Sequencing results were also confirmed that the recombination process was favorable. The gene corresponding to protein 3 contains two missense mutations: the first one in the GST tag, changing Isoleucine (Ile) to Methionine (Met), the second in the protein of interest, changing Aspartic acid (Asp) to Glycine (Gly). According to computational evaluation, both changes result in a minor energy alteration, therefore are unlikely to affect experimental outcomes.
Protein Expression
Protein expression was carried out in both BL21 and RIPL E. coli strains. Expression was analyzed for all four constructs by examining To (at 18 °C, prior to induction) and Tf (after overnight induction at 18 °C). Additionally, the presence of any truncated forms was evaluated.
Constructs show detectable protein bands at the expected molecular weights in both Coomassie and Western blots, despite the presence of bands corresponding to truncated proteins or GST-tag alone. Protein 1 has fewer truncated proteins compared to proteins 3 and 4. As protein 1 and 2 are very similar, we...
Bands were detected after being at 37 ºC and before passing bacteria to 18 ºC, at To (pre-induction, 18 ºC for 1h) and Tf (post-induction, 18 ºC O/N) samples, suggesting either potential toxicity of the protein to the bacteria or basal expression driven by the plasmid. This is further supported by Western blot images, where the To signal is stronger than Tf, contrary to expectations. However, one Western blot (Figure 3) showed optimal protein expression across the samples, suggesting that the proteins are not toxic to the bacteria. No further conclusions can be drawn from this result.
Protein Purification
We purified the protein of interest using both 6HIS and GST affinity methods.
His-tag proteins were detectable in the elution fractions. Coomassie staining revealed significant protein contamination, as expected, since many endogenous proteins contain His-rich regions. Single-step His-tag purification proved insufficient to achieve the purity required.

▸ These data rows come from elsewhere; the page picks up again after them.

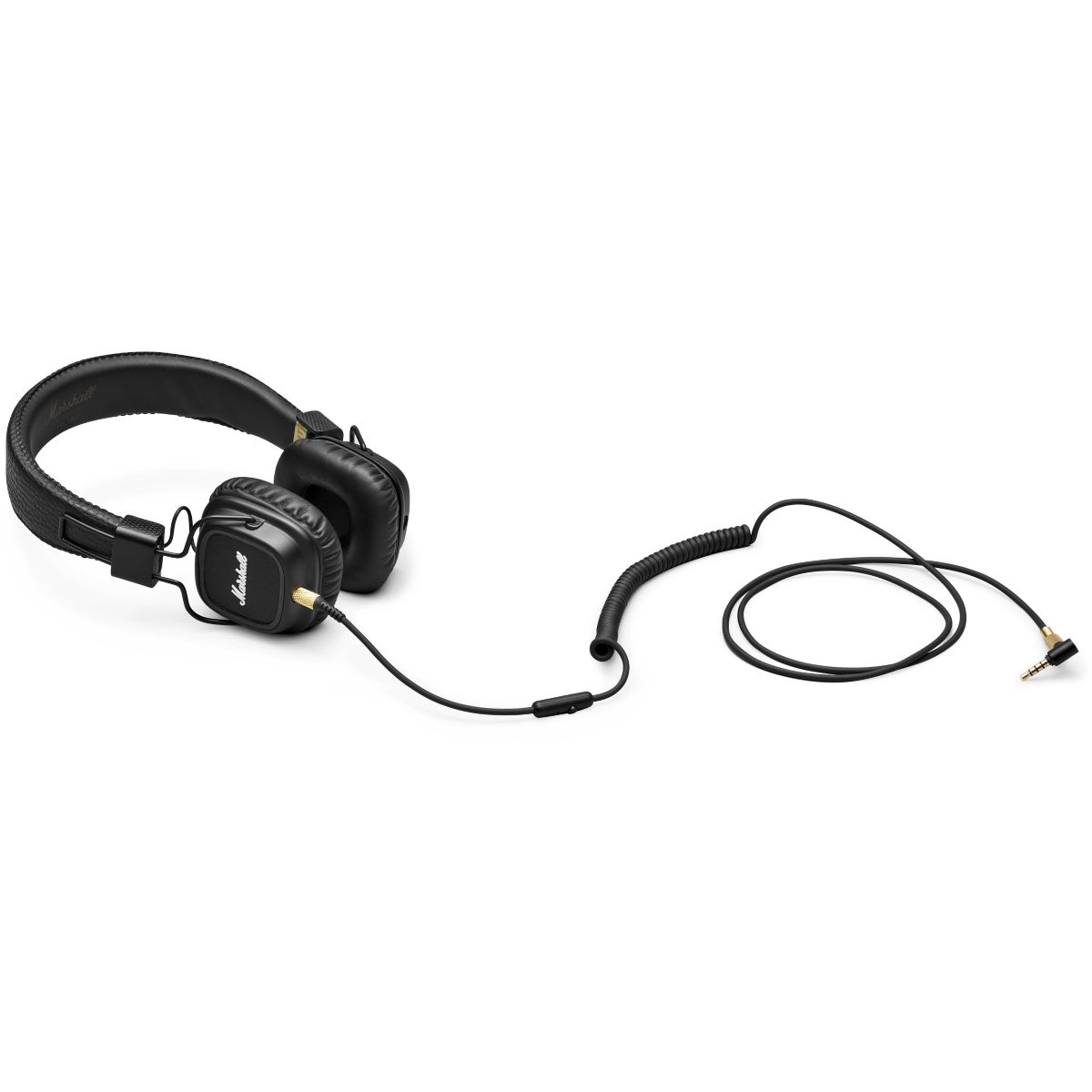 Casque audio supra-auriculaire marshall major ii avec micro noir - produit coup de coeur webdistrib.com ! (photo) Casque audio supra-auriculaire marshall major ii avec micro noir - produit coup de coeur webdistrib.com ! (photo)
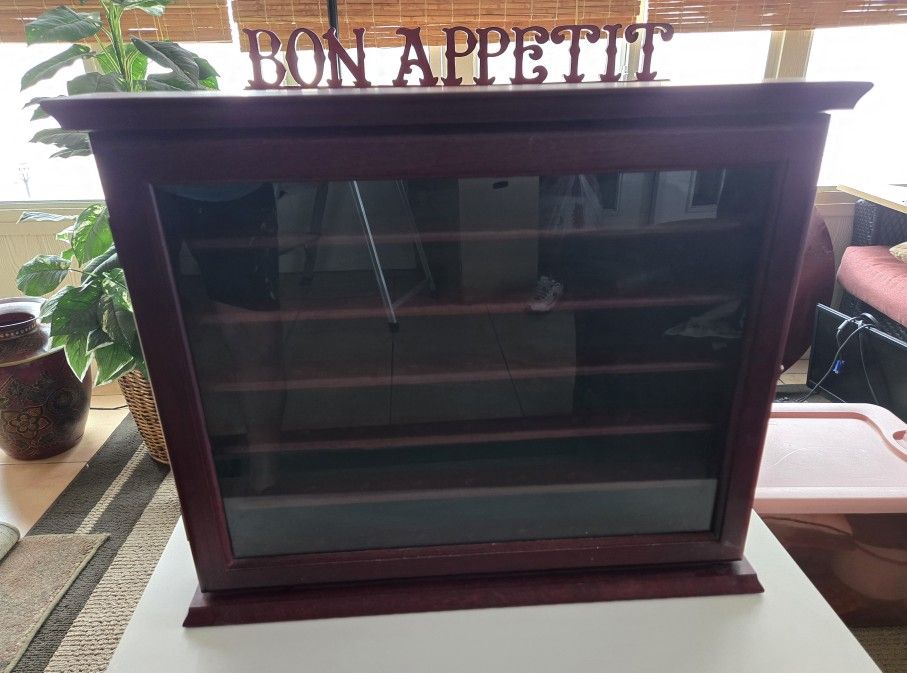 Golf Ball Display Cabinet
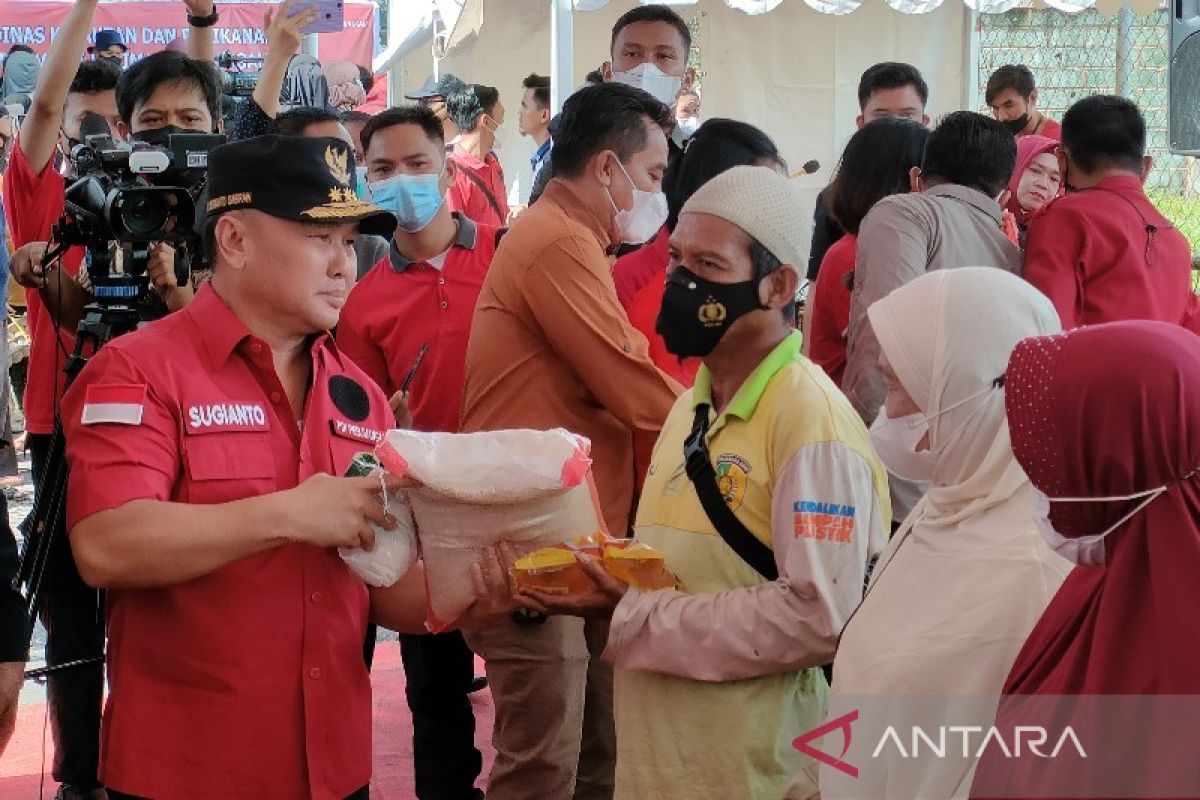 Kalteng sediakan 30 ribu paket sembako murah untuk masyarakat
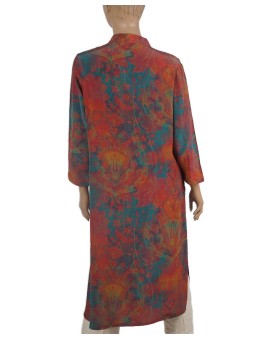 Tunic - Rust Abstract 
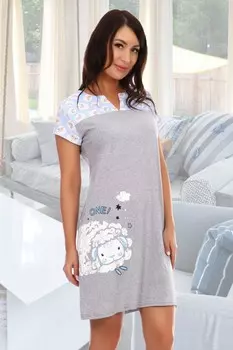 Ночная сорочка Барашки рр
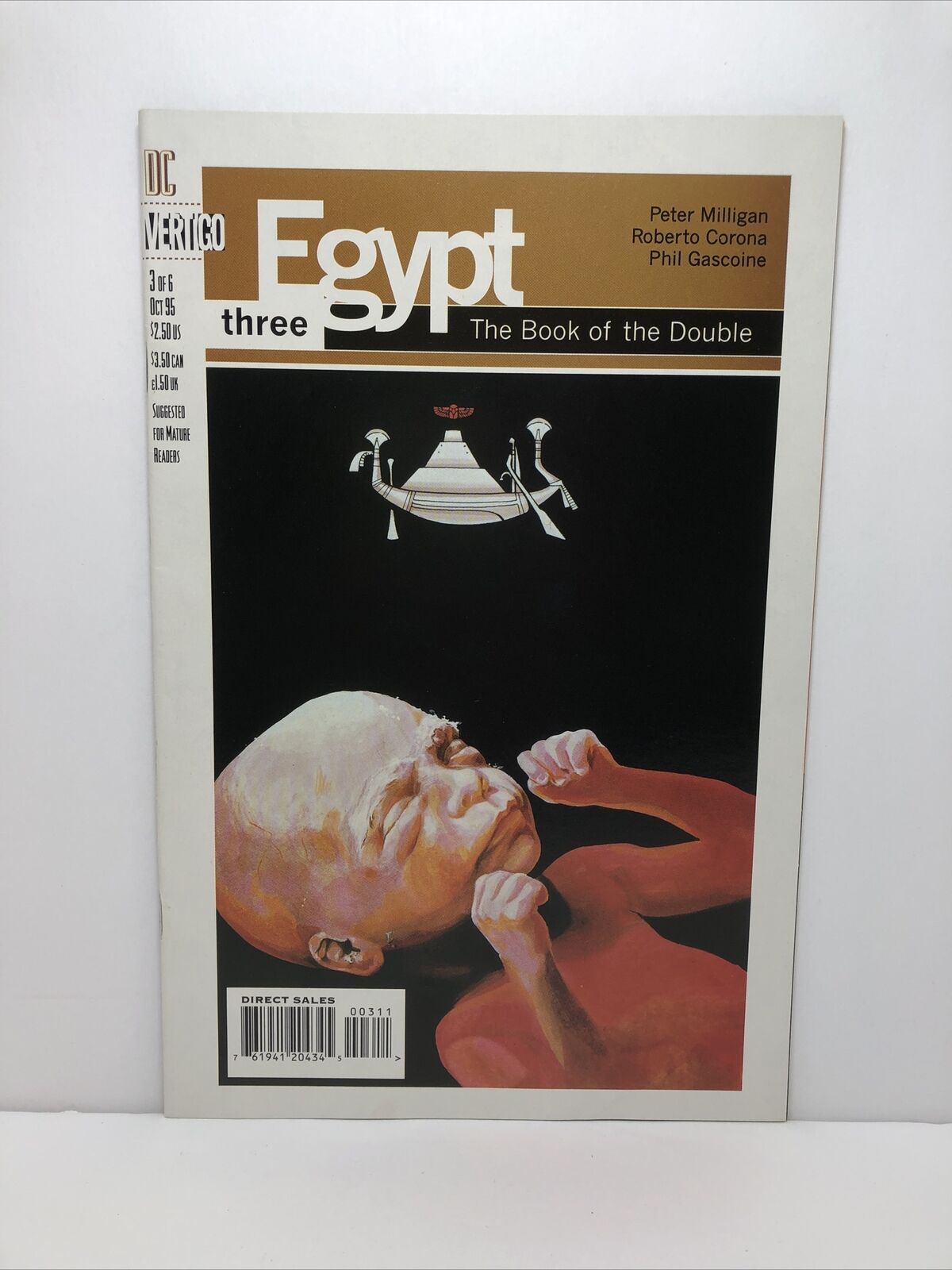Egypt #3  Of 6 (1995) Vertigo/DC Comics Very Fine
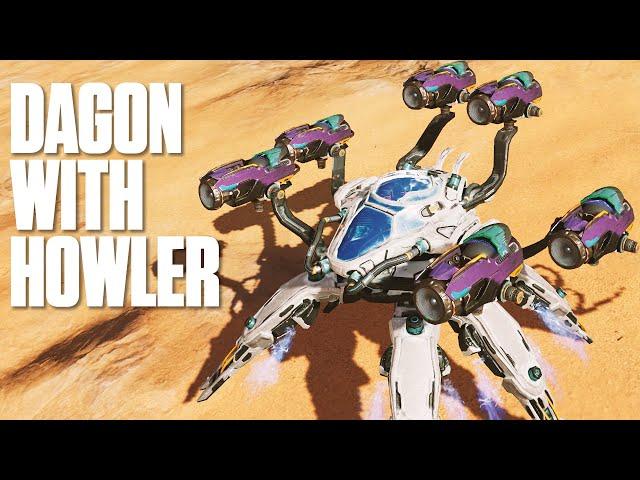  What Happens If You Run 6x Howlers On The Dagon? War Robots Dagon Gameplay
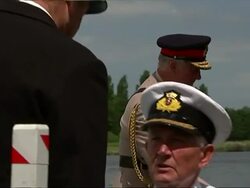 Prince Charles and the Duchess of Cornwall Visit Normandy for the 70th Anniversary of DDay News Clip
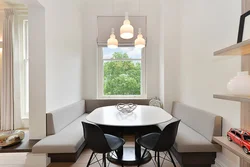Small kitchen dining room photo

GST-tag purification shows less protein contamination compared to His-tag method. However, we are not able to have the protein of interest isolated completely, as truncated proteins, mainly GST, are present. These truncations are more pronounced in constructs 3 and 4.
Purified protein quantification revealed a low 260/280 ratio, pointing to the presence of impurities or incomplete removal of nucleic acids. The integrity of the constructs 3 and 4 was confirmed through plasmid digests and sequencing, ruling out degradation of the plasmid as the cause of truncations. Thus, the instability appears to originate at the protein level.
Despite the challenges, our results demonstrate that both protein constructs can be expressed and purified. Protein B constructs show a stronger tendency toward truncation.
The combination of His and GST purification strategies in future assays may help improve protein purity.